EXERCISE AIM ::
Output every entry verbatim.

EXERCISE MATERIALS ::
-- Opening Marker --

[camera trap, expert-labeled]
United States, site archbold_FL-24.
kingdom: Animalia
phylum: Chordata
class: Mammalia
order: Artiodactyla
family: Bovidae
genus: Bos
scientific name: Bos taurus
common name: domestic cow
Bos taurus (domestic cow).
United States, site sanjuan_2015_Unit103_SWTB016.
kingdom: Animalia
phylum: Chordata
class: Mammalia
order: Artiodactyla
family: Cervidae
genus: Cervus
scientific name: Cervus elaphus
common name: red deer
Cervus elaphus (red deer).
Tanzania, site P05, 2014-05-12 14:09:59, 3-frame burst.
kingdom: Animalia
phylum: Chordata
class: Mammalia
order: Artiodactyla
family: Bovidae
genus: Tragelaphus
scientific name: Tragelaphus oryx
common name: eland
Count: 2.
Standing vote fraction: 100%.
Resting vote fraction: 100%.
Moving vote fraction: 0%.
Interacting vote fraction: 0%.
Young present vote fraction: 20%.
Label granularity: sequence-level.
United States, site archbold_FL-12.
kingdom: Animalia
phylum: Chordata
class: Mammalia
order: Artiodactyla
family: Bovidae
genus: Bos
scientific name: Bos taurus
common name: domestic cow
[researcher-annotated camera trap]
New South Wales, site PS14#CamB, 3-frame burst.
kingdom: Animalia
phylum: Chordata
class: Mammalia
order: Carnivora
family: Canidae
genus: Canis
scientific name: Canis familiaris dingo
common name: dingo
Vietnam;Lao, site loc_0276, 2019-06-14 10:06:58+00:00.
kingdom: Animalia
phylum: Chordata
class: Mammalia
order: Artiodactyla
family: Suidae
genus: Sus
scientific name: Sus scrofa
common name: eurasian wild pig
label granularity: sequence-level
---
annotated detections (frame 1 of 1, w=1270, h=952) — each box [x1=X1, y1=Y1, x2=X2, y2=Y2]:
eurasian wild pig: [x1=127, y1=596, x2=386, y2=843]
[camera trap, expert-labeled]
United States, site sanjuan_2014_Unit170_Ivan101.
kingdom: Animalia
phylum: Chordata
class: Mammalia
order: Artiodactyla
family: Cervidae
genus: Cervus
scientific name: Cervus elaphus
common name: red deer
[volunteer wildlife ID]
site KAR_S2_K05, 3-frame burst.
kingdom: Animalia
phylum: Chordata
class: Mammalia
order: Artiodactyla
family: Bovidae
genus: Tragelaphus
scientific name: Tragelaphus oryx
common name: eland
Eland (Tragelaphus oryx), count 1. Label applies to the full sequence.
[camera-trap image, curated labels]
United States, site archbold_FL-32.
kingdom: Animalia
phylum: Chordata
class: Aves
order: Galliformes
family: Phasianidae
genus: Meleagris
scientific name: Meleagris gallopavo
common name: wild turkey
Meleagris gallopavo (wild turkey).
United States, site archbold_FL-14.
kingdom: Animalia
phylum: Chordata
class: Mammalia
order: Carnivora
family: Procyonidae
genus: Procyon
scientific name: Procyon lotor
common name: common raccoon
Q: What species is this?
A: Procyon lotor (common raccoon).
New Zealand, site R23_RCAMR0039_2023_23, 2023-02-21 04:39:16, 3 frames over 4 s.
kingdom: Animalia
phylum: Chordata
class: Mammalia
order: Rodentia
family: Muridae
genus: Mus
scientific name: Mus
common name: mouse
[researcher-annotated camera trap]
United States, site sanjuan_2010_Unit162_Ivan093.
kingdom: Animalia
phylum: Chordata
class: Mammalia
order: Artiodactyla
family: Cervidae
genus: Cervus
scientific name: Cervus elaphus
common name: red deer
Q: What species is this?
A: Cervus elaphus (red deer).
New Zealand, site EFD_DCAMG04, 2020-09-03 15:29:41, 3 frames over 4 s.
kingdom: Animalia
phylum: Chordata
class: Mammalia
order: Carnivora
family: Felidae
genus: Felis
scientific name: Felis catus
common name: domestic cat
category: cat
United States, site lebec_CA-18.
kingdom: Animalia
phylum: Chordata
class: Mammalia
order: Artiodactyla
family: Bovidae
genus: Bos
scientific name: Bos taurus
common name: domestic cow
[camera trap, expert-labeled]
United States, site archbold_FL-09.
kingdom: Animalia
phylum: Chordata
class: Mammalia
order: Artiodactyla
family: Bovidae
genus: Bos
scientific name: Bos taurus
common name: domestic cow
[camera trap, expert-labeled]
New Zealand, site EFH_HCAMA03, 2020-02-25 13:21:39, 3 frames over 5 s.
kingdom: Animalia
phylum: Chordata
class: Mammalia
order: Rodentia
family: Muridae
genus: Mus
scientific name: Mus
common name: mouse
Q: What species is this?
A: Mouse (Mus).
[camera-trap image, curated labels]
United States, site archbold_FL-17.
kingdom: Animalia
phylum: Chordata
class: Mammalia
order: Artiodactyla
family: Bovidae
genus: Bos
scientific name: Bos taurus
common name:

-- Closing Marker --

TASK OUTPUT ::
[camera trap, expert-labeled]
United States, site archbold_FL-24.
kingdom: Animalia
phylum: Chordata
class: Mammalia
order: Artiodactyla
family: Bovidae
genus: Bos
scientific name: Bos taurus
common name: domestic cow
Bos taurus (domestic cow).
United States, site sanjuan_2015_Unit103_SWTB016.
kingdom: Animalia
phylum: Chordata
class: Mammalia
order: Artiodactyla
family: Cervidae
genus: Cervus
scientific name: Cervus elaphus
common name: red deer
Cervus elaphus (red deer).
Tanzania, site P05, 2014-05-12 14:09:59, 3-frame burst.
kingdom: Animalia
phylum: Chordata
class: Mammalia
order: Artiodactyla
family: Bovidae
genus: Tragelaphus
scientific name: Tragelaphus oryx
common name: eland
Count: 2.
Standing vote fraction: 100%.
Resting vote fraction: 100%.
Moving vote fraction: 0%.
Interacting vote fraction: 0%.
Young present vote fraction: 20%.
Label granularity: sequence-level.
United States, site archbold_FL-12.
kingdom: Animalia
phylum: Chordata
class: Mammalia
order: Artiodactyla
family: Bovidae
genus: Bos
scientific name: Bos taurus
common name: domestic cow
[researcher-annotated camera trap]
New South Wales, site PS14#CamB, 3-frame burst.
kingdom: Animalia
phylum: Chordata
class: Mammalia
order: Carnivora
family: Canidae
genus: Canis
scientific name: Canis familiaris dingo
common name: dingo
Vietnam;Lao, site loc_0276, 2019-06-14 10:06:58+00:00.
kingdom: Animalia
phylum: Chordata
class: Mammalia
order: Artiodactyla
family: Suidae
genus: Sus
scientific name: Sus scrofa
common name: eurasian wild pig
label granularity: sequence-level
---
annotated detections (frame 1 of 1, w=1270, h=952) — each box [x1=X1, y1=Y1, x2=X2, y2=Y2]:
eurasian wild pig: [x1=127, y1=596, x2=386, y2=843]
[camera trap, expert-labeled]
United States, site sanjuan_2014_Unit170_Ivan101.
kingdom: Animalia
phylum: Chordata
class: Mammalia
order: Artiodactyla
family: Cervidae
genus: Cervus
scientific name: Cervus elaphus
common name: red deer
[volunteer wildlife ID]
site KAR_S2_K05, 3-frame burst.
kingdom: Animalia
phylum: Chordata
class: Mammalia
order: Artiodactyla
family: Bovidae
genus: Tragelaphus
scientific name: Tragelaphus oryx
common name: eland
Eland (Tragelaphus oryx), count 1. Label applies to the full sequence.
[camera-trap image, curated labels]
United States, site archbold_FL-32.
kingdom: Animalia
phylum: Chordata
class: Aves
order: Galliformes
family: Phasianidae
genus: Meleagris
scientific name: Meleagris gallopavo
common name: wild turkey
Meleagris gallopavo (wild turkey).
United States, site archbold_FL-14.
kingdom: Animalia
phylum: Chordata
class: Mammalia
order: Carnivora
family: Procyonidae
genus: Procyon
scientific name: Procyon lotor
common name: common raccoon
Q: What species is this?
A: Procyon lotor (common raccoon).
New Zealand, site R23_RCAMR0039_2023_23, 2023-02-21 04:39:16, 3 frames over 4 s.
kingdom: Animalia
phylum: Chordata
class: Mammalia
order: Rodentia
family: Muridae
genus: Mus
scientific name: Mus
common name: mouse
[researcher-annotated camera trap]
United States, site sanjuan_2010_Unit162_Ivan093.
kingdom: Animalia
phylum: Chordata
class: Mammalia
order: Artiodactyla
family: Cervidae
genus: Cervus
scientific name: Cervus elaphus
common name: red deer
Q: What species is this?
A: Cervus elaphus (red deer).
New Zealand, site EFD_DCAMG04, 2020-09-03 15:29:41, 3 frames over 4 s.
kingdom: Animalia
phylum: Chordata
class: Mammalia
order: Carnivora
family: Felidae
genus: Felis
scientific name: Felis catus
common name: domestic cat
category: cat
United States, site lebec_CA-18.
kingdom: Animalia
phylum: Chordata
class: Mammalia
order: Artiodactyla
family: Bovidae
genus: Bos
scientific name: Bos taurus
common name: domestic cow
[camera trap, expert-labeled]
United States, site archbold_FL-09.
kingdom: Animalia
phylum: Chordata
class: Mammalia
order: Artiodactyla
family: Bovidae
genus: Bos
scientific name: Bos taurus
common name: domestic cow
[camera trap, expert-labeled]
New Zealand, site EFH_HCAMA03, 2020-02-25 13:21:39, 3 frames over 5 s.
kingdom: Animalia
phylum: Chordata
class: Mammalia
order: Rodentia
family: Muridae
genus: Mus
scientific name: Mus
common name: mouse
Q: What species is this?
A: Mouse (Mus).
[camera-trap image, curated labels]
United States, site archbold_FL-17.
kingdom: Animalia
phylum: Chordata
class: Mammalia
order: Artiodactyla
family: Bovidae
genus: Bos
scientific name: Bos taurus
common name:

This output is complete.